__JOB__.
Write out all the lines below again, substituting "kneeling person" for each "crouching person" and changing nothing else.

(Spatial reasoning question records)
=-=-=

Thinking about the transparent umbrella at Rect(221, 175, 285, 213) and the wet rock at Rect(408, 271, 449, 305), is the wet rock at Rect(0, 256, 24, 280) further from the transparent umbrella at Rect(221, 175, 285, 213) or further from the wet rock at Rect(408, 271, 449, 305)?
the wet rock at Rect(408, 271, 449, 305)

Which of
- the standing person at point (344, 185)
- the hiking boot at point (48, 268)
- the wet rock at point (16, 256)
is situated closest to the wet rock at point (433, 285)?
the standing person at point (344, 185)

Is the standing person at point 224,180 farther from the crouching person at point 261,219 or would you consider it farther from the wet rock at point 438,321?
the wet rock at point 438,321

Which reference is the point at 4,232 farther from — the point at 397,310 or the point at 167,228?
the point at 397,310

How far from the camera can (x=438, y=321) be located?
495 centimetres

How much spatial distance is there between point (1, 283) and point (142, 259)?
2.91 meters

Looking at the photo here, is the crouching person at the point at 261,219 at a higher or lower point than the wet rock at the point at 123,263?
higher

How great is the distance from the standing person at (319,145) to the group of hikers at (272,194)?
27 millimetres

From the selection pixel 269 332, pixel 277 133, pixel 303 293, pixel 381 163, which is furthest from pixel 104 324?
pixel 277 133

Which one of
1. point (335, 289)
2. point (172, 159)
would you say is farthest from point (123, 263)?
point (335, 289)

=-=-=

__FINISHED TASK__.
Thinking about the transparent umbrella at Rect(221, 175, 285, 213) and the wet rock at Rect(408, 271, 449, 305), is the wet rock at Rect(0, 256, 24, 280) further from the transparent umbrella at Rect(221, 175, 285, 213) or further from the wet rock at Rect(408, 271, 449, 305)?
the wet rock at Rect(408, 271, 449, 305)

Which of
- the standing person at point (344, 185)
- the hiking boot at point (48, 268)
- the wet rock at point (16, 256)
is situated closest to the wet rock at point (433, 285)?
the standing person at point (344, 185)

Is the standing person at point 224,180 farther from the kneeling person at point 261,219 or would you consider it farther from the wet rock at point 438,321?
the wet rock at point 438,321

Which reference is the point at 4,232 farther from — the point at 397,310 or the point at 167,228?
the point at 397,310

How far from the camera can (x=438, y=321) be located?
495 centimetres

How much spatial distance is there between point (1, 283) and point (142, 259)?
2.91 meters

Looking at the photo here, is the kneeling person at the point at 261,219 at a higher or lower point than the wet rock at the point at 123,263?
higher

How great is the distance from the standing person at (319,145) to the group of hikers at (272,194)?
27 millimetres

From the selection pixel 269 332, pixel 277 133, pixel 303 293, pixel 381 163, which is furthest from pixel 104 324?
pixel 277 133

Which one of
1. point (335, 289)
2. point (172, 159)
would you say is farthest from point (123, 263)?
point (335, 289)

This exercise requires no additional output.